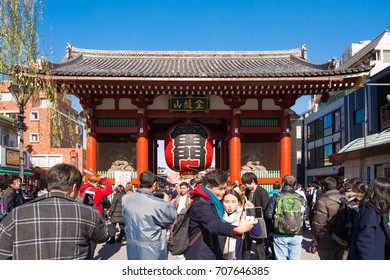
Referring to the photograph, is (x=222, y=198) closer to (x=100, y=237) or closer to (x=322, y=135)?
(x=100, y=237)

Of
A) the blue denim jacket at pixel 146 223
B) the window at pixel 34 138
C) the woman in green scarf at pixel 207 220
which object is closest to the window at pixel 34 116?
the window at pixel 34 138

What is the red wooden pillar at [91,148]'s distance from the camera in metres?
12.5

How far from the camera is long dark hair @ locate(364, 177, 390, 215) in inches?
125

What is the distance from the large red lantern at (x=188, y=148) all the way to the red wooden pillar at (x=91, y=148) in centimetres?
259

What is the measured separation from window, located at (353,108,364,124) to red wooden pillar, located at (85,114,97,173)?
70.6 ft

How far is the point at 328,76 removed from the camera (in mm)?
11312

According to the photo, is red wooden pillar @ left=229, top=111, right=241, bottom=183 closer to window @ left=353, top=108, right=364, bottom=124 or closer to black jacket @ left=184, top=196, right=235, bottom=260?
black jacket @ left=184, top=196, right=235, bottom=260

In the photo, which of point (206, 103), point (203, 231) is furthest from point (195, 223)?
point (206, 103)

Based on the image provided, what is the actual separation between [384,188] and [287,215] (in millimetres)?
1911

**GOAL OF THE EXERCISE**
Copy every item above word for word, leaving out the picture.

**EXERCISE ANSWER**
Referring to the photograph, is (x=222, y=198) closer to (x=100, y=237) or closer to (x=322, y=135)?
(x=100, y=237)

Of
A) the blue denim jacket at pixel 146 223
B) the window at pixel 34 138
C) the woman in green scarf at pixel 207 220
which object is closest to the window at pixel 34 116?
the window at pixel 34 138

What is the red wooden pillar at [91,148]'s distance from the camera in metres?
12.5

How far from the camera is long dark hair @ locate(364, 177, 390, 215) in inches?
125

What is the distance from the large red lantern at (x=188, y=148) all the way to the red wooden pillar at (x=91, y=148) in centimetres?
259

What is the measured separation from window, located at (353,108,364,124) to red wooden pillar, located at (85,114,97,173)?
70.6 ft

How far is the point at 328,76 removed from the camera (in mm)?
11312

According to the photo, is red wooden pillar @ left=229, top=111, right=241, bottom=183 closer to window @ left=353, top=108, right=364, bottom=124 or closer to black jacket @ left=184, top=196, right=235, bottom=260?
black jacket @ left=184, top=196, right=235, bottom=260

In the photo, which of point (206, 103), point (203, 231) is furthest from point (195, 223)?
point (206, 103)

Based on the image provided, what is the actual separation between [384,188] and [287,215] (in millimetres)?
1911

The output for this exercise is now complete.